Algorithmic trading, or algo-trading, is a way of investing in stocks that is based on a mathematical model that executes specific actions automatically depending on certain pre-established conditions. For example, this model can check the prices of shortlisted assets and make decisions based on that information at a speed that would not be possible for a human.

However, software engineers and professional traders developed a new branch of AI-based algorithm trading. It works by “feeding” millions of data points, including news, stock prices, and market trends, to an AI that can calculate a prediction of where the market is going.

In 2018, the quantitative hedge fund industry closed with $ 1 trillion in assets under management thanks to algorithmic trading. Since AI-powered algorithm trading has evolved from disruptive technology to mainstream technology, it has had a significant impact on the financial industry and merchant finances. That’s how.

The Impact of AI-Powered Algo-Trading on Traders’ Performance

Trading is a complex process that involves a deep understanding of the stock market and a bit of luck. However, AI-based algorithmic trading takes care of the “deep understanding” part, as you can learn on your own and make decisions on your own with little or no input from one person.

This type of algorithmic trading eliminates several pain points that some traders have struggled with in the past. For example, an AI does not guess itself based on emotions, nor does it have to deal with a clunky interface or submit to the mistakes humans make when trading.

AI offers a method to accurately predict the evolution of stock prices, automate transactions, and gain an advantage over the broader market. Big names like JP Morgan have implemented artificial intelligence in significant ways, setting a precedent for others to follow.

AI is still in its infancy, although it is clear that it will play an important role in the way people manage their personal finances, regardless of where they live.

Bottom line: AI is here to stay

Whether through chatbots, PFR or algorithmic trading, it is clear that artificial intelligence is already changing the landscape of personal finance. With more companies jumping on the AI ​​bandwagon each year, it’s safe to say that the AI ​​trend will continue as technology improves further over time.

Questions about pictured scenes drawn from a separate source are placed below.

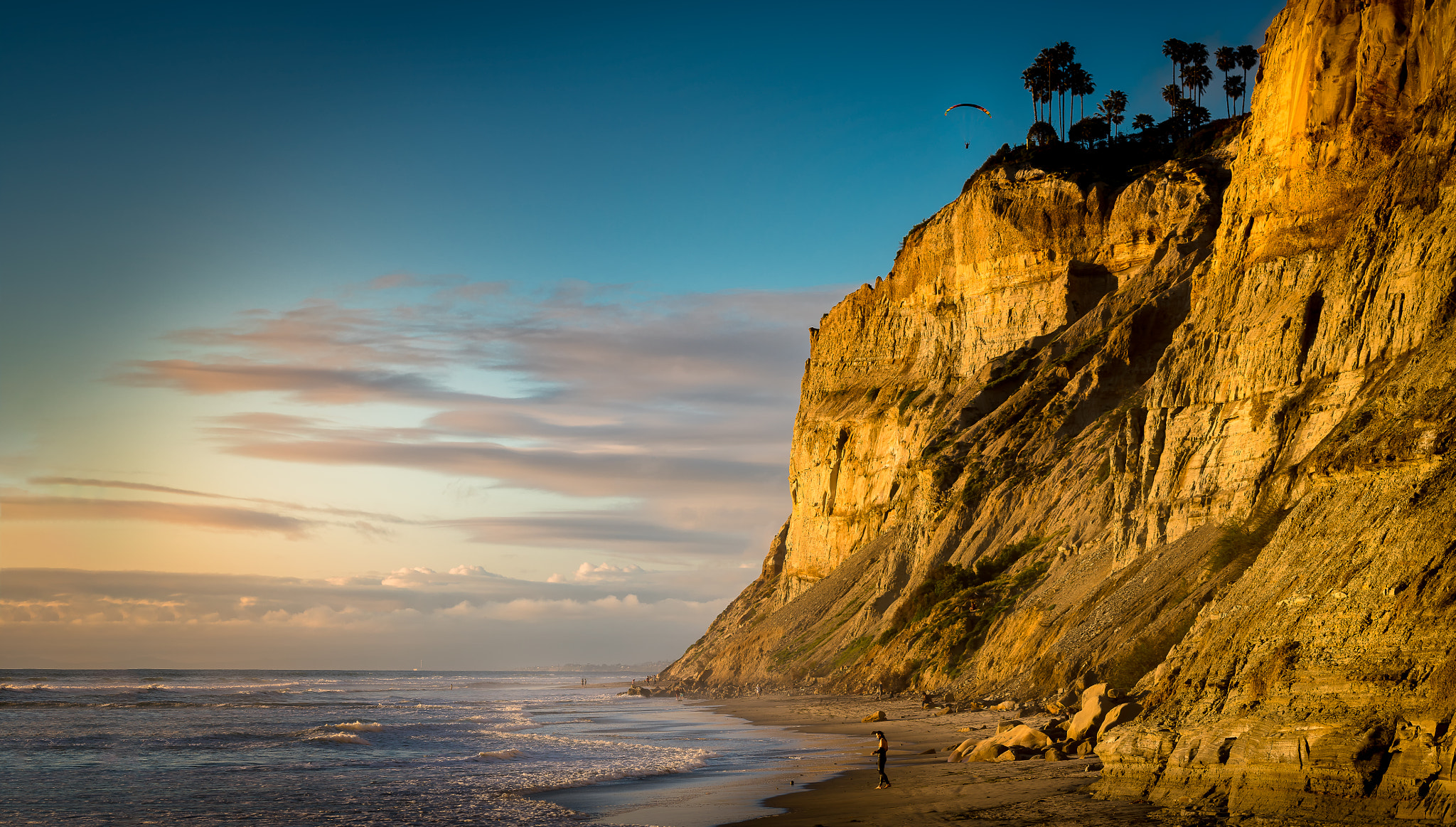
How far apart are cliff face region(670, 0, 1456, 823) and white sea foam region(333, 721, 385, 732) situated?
73.8 ft

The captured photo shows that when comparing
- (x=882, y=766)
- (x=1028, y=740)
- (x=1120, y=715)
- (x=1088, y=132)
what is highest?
(x=1088, y=132)

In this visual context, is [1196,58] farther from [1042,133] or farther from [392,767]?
[392,767]

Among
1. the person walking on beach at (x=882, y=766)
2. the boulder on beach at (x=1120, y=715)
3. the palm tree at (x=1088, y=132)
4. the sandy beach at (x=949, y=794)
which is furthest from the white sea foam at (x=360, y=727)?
the palm tree at (x=1088, y=132)

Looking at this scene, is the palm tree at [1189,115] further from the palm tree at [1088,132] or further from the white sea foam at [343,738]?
the white sea foam at [343,738]

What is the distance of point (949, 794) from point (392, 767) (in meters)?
20.3

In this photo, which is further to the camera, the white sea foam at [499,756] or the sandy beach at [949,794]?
the white sea foam at [499,756]

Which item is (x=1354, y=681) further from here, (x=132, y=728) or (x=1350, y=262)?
(x=132, y=728)

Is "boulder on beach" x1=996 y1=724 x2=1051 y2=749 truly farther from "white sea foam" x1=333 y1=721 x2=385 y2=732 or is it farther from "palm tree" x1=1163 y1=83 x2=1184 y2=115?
"palm tree" x1=1163 y1=83 x2=1184 y2=115

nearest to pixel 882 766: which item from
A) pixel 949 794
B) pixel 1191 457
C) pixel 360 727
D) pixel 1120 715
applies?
pixel 949 794

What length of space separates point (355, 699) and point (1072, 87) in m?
83.3

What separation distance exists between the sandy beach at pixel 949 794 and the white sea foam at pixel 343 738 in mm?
22110

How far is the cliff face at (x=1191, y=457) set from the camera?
50.1 feet

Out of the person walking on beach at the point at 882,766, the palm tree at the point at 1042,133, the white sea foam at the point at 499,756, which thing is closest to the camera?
the person walking on beach at the point at 882,766

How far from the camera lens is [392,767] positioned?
3262 centimetres
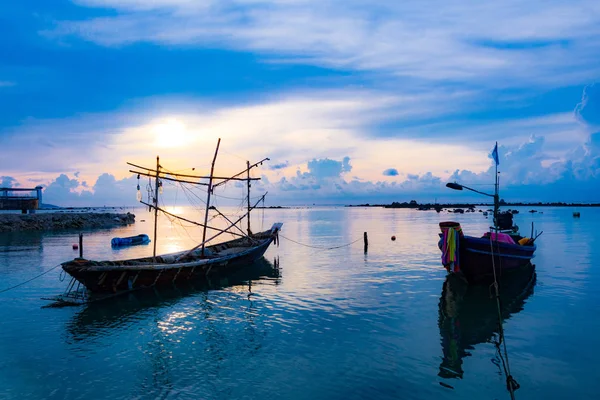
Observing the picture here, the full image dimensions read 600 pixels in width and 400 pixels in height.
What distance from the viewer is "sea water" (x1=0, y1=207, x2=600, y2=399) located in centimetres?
1090

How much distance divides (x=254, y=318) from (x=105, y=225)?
267 ft

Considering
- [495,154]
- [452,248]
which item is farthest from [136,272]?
[495,154]

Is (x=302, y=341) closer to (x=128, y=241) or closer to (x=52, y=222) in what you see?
(x=128, y=241)

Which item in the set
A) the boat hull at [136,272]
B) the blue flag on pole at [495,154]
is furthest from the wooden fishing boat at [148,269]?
the blue flag on pole at [495,154]

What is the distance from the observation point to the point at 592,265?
98.0 feet

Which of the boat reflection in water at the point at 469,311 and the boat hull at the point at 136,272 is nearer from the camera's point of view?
the boat reflection in water at the point at 469,311

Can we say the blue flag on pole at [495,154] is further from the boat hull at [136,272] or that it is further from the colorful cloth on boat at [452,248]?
the boat hull at [136,272]

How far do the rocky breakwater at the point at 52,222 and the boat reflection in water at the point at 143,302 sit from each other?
192 ft

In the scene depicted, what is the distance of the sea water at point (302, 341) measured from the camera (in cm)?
1090

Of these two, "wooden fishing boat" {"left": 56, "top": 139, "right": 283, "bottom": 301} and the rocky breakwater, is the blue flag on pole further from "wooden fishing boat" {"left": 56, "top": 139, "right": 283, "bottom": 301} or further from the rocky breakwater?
the rocky breakwater

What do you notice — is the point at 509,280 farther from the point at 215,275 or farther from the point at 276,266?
the point at 215,275

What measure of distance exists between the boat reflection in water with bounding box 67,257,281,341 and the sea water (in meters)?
0.12

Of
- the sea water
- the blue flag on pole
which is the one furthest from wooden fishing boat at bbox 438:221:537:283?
the blue flag on pole

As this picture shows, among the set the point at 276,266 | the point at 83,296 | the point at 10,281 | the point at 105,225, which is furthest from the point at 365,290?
the point at 105,225
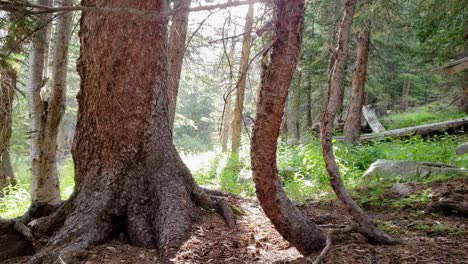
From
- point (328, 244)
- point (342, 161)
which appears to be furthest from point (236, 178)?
point (328, 244)

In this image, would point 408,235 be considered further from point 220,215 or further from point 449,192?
point 220,215

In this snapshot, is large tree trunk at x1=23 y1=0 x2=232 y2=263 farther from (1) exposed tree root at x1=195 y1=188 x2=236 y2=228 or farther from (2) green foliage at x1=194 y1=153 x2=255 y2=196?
(2) green foliage at x1=194 y1=153 x2=255 y2=196

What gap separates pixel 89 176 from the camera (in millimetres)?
3814

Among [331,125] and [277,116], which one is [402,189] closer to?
[331,125]

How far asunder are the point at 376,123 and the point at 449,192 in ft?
39.8

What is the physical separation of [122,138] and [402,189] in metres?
4.16

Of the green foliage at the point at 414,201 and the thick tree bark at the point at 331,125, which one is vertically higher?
Answer: the thick tree bark at the point at 331,125

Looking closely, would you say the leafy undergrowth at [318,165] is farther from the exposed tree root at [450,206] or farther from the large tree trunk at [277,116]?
the large tree trunk at [277,116]

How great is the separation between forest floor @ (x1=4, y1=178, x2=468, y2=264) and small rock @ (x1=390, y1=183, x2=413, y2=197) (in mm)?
601

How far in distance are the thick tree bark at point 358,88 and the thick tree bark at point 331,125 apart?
27.1 ft

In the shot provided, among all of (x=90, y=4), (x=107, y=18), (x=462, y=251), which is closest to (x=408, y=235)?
(x=462, y=251)

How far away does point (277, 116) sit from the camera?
2.55 m

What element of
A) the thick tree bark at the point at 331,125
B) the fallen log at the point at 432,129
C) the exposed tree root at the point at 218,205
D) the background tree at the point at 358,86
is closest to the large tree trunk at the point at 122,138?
the exposed tree root at the point at 218,205

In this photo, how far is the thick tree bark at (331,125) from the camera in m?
2.79
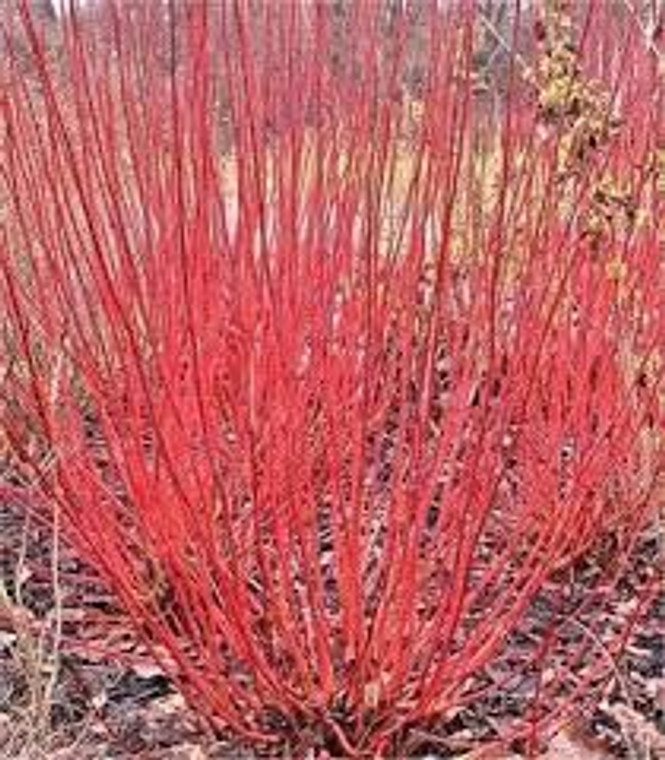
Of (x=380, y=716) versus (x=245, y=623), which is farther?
(x=380, y=716)

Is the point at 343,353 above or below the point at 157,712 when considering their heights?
above

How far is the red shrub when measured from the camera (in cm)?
186

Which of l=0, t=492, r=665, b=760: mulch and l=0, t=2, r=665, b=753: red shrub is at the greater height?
l=0, t=2, r=665, b=753: red shrub

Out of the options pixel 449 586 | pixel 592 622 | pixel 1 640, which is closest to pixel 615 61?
pixel 592 622

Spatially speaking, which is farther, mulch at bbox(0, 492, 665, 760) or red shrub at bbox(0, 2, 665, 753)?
mulch at bbox(0, 492, 665, 760)

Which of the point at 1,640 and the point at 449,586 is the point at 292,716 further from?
the point at 1,640

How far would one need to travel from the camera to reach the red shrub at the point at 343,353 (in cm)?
186

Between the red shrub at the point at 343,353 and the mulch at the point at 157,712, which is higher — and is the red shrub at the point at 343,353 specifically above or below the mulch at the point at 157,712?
above

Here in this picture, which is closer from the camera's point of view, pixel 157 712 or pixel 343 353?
pixel 343 353

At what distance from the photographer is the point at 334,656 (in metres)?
2.26

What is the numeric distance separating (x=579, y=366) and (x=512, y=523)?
0.42 metres

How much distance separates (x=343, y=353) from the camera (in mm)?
2172

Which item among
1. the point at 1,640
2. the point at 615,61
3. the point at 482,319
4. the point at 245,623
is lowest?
the point at 1,640

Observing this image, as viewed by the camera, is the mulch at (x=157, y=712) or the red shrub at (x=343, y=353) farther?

Either way, the impact that artificial intelligence has and will continue to have on personal finances cannot be overstated. Of course, this is just a glimpse of the more fundamental ways this technology makes things easier and better for people right now, but AI will continue to improve over time and there is no telling what’s to come.

Image credit: tara winstead; pexels; Thank you!

Bishop of Jordan

Bishop of Jordan

Jordan Bishop is the founder of Yore Oyster, a site that helps you optimize your finances while living an international life. He recently published his first book, Unperfect, an exploration of problem solving.